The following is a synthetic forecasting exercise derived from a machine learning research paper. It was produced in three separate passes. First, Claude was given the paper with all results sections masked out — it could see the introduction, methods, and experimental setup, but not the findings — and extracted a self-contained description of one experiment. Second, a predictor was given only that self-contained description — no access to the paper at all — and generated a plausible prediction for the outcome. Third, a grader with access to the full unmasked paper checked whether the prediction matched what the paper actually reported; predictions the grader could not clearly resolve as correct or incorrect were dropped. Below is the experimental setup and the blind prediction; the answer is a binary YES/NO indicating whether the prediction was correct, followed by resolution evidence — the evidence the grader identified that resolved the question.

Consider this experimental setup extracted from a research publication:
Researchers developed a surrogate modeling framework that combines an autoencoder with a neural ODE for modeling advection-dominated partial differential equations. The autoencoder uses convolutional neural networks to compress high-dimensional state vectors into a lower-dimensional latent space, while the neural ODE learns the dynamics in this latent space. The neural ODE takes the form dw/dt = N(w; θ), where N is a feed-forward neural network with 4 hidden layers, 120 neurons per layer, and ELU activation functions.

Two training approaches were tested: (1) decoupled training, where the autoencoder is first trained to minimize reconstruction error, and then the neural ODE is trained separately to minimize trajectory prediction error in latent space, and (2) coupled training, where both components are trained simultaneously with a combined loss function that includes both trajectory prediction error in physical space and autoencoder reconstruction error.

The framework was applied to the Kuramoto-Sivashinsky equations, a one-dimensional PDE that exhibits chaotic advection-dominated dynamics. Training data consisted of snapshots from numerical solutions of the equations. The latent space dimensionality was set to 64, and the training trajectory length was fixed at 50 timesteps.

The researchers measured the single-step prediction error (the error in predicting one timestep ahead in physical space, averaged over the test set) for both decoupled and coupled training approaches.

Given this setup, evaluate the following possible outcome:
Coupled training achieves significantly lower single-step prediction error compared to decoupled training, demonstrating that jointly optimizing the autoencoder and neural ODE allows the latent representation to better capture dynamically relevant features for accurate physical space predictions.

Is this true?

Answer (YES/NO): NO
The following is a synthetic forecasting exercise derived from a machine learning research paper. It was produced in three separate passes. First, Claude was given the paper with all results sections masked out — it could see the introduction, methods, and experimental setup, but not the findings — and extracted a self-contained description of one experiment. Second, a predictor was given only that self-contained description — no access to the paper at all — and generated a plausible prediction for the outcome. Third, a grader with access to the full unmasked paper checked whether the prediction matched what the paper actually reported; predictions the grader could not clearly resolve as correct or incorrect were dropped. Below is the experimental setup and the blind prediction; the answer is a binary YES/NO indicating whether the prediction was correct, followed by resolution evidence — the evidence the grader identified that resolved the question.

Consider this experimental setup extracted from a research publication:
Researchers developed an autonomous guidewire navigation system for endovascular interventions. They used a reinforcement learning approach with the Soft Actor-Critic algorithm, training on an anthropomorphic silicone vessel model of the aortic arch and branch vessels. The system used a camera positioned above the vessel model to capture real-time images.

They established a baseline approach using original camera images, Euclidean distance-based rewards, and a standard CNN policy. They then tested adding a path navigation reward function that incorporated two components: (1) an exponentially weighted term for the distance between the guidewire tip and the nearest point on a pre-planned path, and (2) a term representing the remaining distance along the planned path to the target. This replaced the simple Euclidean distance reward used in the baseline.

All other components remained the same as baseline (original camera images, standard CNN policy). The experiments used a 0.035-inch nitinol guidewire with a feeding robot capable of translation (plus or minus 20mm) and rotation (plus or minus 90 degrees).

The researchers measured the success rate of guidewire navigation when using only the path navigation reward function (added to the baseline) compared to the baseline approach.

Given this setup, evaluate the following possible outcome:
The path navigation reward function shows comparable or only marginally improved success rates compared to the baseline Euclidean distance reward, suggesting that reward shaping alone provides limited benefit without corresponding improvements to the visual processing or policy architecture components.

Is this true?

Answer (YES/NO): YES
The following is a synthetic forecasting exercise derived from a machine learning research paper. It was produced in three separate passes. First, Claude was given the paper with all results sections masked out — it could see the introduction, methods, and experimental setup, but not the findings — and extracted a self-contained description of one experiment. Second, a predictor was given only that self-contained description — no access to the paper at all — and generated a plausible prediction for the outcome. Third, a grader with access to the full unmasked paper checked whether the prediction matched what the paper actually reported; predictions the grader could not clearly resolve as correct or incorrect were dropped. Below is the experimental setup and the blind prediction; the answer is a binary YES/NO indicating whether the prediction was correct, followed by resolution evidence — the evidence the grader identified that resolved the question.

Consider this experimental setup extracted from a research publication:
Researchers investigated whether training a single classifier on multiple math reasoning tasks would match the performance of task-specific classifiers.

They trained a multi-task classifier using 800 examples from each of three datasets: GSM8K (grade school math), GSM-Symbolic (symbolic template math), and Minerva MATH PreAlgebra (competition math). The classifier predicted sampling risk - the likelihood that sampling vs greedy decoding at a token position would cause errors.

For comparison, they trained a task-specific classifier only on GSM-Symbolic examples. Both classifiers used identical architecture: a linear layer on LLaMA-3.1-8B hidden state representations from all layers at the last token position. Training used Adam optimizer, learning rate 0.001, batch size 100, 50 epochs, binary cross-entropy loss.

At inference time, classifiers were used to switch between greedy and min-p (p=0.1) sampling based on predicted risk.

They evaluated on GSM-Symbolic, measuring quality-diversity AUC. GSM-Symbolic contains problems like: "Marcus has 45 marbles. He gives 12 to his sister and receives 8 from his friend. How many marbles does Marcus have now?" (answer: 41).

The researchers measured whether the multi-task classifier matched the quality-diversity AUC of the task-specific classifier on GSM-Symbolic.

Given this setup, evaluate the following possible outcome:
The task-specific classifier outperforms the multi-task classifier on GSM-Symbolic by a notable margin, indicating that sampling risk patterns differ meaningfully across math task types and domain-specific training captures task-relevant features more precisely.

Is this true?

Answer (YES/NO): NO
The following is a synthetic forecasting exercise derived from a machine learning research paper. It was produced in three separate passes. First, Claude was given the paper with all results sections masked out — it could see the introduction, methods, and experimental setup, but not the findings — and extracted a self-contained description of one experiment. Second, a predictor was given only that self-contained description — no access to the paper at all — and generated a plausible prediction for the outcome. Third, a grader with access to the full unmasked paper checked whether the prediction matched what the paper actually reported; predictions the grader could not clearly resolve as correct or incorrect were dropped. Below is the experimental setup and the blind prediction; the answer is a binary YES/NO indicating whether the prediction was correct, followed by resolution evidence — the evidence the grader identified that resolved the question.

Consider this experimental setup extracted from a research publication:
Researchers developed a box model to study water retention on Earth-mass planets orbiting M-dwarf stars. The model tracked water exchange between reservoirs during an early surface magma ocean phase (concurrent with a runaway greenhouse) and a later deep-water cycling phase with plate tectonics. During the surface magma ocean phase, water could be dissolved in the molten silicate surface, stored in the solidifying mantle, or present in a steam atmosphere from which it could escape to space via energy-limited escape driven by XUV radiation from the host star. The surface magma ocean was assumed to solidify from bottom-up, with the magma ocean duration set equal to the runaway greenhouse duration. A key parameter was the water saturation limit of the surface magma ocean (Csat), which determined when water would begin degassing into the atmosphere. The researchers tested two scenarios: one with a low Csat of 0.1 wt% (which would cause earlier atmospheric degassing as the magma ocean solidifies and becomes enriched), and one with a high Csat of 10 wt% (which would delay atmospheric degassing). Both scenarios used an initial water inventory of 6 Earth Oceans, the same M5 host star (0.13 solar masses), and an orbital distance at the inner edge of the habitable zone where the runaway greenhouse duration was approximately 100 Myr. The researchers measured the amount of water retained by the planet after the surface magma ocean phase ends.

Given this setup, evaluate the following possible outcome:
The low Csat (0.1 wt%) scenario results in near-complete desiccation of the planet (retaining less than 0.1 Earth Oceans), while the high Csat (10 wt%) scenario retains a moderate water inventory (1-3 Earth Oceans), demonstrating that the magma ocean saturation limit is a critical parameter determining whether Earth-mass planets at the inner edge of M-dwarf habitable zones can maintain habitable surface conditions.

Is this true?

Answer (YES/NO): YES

- _Problem details_
Whenever a line in the entries above includes the word "diversity", pull that line out.

- _Task output_
They evaluated on GSM-Symbolic, measuring quality-diversity AUC. GSM-Symbolic contains problems like: "Marcus has 45 marbles. He gives 12 to his sister and receives 8 from his friend. How many marbles does Marcus have now?" (answer: 41).
The researchers measured whether the multi-task classifier matched the quality-diversity AUC of the task-specific classifier on GSM-Symbolic.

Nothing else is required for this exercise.